To do: Go through the entries, filter for the word "Crocuta", and copy every line that has it.

Stored data:
%%

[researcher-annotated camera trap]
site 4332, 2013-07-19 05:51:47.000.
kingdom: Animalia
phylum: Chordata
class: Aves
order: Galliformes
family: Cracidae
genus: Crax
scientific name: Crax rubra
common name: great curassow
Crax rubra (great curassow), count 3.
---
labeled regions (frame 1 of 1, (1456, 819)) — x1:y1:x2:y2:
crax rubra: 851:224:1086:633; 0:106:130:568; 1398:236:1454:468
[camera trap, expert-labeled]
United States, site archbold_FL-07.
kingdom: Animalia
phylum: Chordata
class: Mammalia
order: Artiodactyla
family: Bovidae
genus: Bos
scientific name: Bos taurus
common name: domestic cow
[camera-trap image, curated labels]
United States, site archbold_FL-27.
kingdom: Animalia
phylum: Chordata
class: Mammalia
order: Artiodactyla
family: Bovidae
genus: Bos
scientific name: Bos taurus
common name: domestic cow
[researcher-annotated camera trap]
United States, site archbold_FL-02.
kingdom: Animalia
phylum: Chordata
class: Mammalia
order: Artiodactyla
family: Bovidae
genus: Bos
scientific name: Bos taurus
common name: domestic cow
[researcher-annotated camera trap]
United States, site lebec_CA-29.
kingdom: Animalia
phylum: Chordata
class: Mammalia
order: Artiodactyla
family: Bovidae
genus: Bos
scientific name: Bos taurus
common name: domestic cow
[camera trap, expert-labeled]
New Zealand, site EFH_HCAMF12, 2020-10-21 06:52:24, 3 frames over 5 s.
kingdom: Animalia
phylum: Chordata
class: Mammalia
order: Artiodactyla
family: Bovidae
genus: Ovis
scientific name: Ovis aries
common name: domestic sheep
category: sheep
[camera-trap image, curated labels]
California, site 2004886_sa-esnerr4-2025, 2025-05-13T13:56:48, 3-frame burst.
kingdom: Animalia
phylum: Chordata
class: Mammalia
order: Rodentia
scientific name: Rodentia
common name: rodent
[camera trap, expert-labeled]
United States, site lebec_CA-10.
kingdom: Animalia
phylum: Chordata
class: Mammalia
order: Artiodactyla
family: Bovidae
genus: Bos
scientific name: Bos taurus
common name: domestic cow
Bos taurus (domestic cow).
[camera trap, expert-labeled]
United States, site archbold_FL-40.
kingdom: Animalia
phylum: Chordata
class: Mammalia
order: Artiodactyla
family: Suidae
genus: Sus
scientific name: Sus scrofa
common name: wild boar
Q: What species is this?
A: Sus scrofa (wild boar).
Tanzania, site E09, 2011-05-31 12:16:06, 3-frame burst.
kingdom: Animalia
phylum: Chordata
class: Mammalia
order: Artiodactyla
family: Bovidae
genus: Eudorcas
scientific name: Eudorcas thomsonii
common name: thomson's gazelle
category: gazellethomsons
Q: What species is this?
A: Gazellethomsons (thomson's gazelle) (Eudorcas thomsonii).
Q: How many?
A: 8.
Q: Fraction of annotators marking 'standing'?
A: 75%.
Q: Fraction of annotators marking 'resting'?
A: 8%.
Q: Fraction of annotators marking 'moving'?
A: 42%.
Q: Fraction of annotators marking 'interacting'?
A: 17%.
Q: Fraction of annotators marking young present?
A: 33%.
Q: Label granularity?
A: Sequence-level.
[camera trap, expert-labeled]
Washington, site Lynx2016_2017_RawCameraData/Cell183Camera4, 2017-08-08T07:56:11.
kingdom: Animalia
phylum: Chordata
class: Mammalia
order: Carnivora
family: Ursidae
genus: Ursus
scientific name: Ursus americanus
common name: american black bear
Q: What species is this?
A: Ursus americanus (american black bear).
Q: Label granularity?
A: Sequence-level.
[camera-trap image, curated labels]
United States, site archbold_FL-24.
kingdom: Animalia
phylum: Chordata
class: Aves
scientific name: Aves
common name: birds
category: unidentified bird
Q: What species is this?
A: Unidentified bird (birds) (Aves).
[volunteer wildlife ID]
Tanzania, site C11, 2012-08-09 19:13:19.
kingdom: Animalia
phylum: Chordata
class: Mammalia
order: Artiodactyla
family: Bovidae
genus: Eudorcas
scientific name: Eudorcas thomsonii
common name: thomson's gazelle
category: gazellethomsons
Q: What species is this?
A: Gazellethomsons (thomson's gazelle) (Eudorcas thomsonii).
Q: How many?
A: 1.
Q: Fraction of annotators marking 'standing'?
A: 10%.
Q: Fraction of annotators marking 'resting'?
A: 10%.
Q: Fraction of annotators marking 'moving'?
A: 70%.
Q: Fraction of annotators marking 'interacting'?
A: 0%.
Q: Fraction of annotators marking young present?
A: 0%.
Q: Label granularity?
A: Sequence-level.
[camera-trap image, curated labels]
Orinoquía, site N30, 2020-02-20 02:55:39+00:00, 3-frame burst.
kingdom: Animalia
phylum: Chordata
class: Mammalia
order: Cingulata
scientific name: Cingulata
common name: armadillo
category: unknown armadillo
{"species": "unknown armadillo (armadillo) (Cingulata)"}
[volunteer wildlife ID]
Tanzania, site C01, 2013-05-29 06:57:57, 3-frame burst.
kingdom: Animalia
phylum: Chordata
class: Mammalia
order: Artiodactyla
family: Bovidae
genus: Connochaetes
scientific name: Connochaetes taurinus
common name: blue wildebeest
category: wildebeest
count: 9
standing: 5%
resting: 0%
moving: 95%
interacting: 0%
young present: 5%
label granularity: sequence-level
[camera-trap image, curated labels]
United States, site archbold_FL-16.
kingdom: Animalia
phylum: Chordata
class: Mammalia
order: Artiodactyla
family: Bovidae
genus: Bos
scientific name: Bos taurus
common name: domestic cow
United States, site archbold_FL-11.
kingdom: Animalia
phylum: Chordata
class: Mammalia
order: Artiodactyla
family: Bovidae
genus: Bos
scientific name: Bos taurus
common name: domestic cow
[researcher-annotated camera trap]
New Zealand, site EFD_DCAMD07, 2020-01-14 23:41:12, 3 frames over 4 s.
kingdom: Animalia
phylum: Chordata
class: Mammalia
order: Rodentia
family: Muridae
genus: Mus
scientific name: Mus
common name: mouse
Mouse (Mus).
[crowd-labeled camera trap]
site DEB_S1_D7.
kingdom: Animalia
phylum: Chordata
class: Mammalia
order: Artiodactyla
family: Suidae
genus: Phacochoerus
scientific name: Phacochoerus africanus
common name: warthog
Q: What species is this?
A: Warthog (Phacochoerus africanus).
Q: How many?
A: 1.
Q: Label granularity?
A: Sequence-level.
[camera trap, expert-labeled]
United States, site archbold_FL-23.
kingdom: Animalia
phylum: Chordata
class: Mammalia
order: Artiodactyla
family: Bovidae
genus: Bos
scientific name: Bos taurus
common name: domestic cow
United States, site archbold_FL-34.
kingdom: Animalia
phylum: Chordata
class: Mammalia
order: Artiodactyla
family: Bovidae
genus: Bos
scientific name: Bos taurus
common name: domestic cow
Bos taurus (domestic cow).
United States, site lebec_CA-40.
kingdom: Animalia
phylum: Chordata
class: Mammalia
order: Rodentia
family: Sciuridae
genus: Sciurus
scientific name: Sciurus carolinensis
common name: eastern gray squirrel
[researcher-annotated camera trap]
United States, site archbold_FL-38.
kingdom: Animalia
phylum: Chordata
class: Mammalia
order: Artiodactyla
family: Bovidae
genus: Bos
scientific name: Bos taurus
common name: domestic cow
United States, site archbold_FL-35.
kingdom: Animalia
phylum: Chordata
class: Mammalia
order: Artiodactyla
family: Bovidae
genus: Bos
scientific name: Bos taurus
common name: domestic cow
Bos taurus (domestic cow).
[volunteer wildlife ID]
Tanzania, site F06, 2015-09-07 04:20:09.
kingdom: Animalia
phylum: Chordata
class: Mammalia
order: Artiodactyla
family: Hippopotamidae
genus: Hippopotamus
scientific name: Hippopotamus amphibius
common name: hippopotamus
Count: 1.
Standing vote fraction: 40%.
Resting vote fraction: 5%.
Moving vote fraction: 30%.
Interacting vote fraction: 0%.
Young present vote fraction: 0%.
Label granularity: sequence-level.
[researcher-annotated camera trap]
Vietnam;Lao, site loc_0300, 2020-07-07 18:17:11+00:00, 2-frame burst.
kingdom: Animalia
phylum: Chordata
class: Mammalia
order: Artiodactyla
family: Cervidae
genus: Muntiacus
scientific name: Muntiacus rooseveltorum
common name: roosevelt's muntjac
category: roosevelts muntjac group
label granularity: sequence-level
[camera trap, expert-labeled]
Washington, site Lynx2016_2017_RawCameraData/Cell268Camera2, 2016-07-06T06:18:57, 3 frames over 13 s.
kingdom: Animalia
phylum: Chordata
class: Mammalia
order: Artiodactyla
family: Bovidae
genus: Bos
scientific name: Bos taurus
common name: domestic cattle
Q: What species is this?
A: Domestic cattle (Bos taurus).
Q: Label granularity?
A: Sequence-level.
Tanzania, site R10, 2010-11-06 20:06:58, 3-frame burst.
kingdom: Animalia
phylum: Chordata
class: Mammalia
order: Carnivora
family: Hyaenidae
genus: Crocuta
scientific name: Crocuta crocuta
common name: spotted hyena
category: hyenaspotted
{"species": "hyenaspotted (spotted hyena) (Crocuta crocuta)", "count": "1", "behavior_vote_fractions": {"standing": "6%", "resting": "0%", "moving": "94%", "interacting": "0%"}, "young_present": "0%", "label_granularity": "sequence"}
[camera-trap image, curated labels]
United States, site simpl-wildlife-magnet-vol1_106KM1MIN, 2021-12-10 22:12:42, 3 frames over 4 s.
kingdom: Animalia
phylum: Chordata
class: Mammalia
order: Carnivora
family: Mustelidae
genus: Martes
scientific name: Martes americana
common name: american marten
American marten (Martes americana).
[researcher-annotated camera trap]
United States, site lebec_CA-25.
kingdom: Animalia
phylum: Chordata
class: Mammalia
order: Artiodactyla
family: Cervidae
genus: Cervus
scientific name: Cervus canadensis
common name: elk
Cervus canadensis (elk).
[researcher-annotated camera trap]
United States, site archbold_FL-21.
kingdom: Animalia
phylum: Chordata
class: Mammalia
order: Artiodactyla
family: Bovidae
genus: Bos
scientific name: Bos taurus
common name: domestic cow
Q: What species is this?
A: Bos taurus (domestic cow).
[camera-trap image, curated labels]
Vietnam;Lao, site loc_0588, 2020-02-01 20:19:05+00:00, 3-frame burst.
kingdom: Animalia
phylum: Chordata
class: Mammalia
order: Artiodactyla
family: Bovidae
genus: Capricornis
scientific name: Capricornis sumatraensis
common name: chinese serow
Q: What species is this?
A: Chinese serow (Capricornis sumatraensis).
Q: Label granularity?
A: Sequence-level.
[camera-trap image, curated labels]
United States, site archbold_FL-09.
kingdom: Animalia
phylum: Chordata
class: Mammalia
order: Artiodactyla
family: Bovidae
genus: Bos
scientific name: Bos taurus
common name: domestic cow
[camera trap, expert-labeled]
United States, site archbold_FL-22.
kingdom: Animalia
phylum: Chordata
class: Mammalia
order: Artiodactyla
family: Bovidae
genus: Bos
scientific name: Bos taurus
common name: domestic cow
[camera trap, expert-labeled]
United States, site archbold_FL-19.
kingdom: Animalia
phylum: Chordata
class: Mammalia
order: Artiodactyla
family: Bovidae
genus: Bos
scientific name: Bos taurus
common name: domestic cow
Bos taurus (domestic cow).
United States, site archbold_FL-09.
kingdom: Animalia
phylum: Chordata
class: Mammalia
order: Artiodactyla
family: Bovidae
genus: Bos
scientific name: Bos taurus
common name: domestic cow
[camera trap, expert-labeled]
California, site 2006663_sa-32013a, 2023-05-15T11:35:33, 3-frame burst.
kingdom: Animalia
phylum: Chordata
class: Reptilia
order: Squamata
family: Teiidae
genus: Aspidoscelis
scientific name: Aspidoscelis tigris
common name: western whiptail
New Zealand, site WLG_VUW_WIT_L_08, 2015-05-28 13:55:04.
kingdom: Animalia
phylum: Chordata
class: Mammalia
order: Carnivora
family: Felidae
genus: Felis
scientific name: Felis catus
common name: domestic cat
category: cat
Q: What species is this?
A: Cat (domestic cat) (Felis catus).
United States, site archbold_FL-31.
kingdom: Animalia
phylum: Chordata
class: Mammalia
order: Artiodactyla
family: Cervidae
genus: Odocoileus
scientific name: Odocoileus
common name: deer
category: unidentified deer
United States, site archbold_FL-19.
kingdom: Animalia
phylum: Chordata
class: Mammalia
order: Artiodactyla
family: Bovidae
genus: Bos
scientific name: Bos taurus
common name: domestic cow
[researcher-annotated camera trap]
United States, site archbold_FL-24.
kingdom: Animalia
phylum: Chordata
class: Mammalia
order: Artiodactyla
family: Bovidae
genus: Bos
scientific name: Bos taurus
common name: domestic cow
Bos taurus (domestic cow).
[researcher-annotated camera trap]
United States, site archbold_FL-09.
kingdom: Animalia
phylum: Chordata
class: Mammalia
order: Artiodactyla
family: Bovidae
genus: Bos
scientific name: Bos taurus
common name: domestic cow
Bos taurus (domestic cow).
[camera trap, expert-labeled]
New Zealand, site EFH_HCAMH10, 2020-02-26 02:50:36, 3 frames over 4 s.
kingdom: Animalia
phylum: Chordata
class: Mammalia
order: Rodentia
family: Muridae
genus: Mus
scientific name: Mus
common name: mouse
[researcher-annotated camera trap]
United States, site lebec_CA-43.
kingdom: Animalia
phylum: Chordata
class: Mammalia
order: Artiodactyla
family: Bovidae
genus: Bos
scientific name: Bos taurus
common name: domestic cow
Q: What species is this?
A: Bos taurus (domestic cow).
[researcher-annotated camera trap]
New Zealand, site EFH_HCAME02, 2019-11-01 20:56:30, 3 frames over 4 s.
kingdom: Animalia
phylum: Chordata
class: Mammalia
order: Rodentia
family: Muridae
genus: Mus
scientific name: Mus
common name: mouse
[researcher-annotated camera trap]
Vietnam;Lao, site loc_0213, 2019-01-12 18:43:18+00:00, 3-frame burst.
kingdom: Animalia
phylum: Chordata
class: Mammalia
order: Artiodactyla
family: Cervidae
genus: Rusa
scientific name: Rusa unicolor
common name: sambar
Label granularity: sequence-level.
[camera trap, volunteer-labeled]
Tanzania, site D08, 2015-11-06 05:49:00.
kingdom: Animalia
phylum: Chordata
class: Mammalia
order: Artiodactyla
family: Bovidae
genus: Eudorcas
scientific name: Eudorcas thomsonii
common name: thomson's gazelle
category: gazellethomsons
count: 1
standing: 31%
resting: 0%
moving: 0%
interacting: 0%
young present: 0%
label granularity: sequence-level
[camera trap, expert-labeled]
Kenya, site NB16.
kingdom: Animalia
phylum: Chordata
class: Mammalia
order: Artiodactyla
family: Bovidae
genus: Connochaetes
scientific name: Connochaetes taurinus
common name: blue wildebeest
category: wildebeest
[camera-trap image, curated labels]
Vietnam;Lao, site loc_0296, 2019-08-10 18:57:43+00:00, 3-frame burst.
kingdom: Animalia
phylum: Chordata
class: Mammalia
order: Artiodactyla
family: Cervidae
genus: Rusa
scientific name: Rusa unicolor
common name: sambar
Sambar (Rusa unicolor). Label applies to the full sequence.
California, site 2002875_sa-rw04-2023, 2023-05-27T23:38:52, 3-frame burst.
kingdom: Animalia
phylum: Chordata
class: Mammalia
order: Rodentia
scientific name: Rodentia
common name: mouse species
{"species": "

%%

Response below:
genus: Crocuta
scientific name: Crocuta crocuta
{"species": "hyenaspotted (spotted hyena) (Crocuta crocuta)", "count": "1", "behavior_vote_fractions": {"standing": "6%", "resting": "0%", "moving": "94%", "interacting": "0%"}, "young_present": "0%", "label_granularity": "sequence"}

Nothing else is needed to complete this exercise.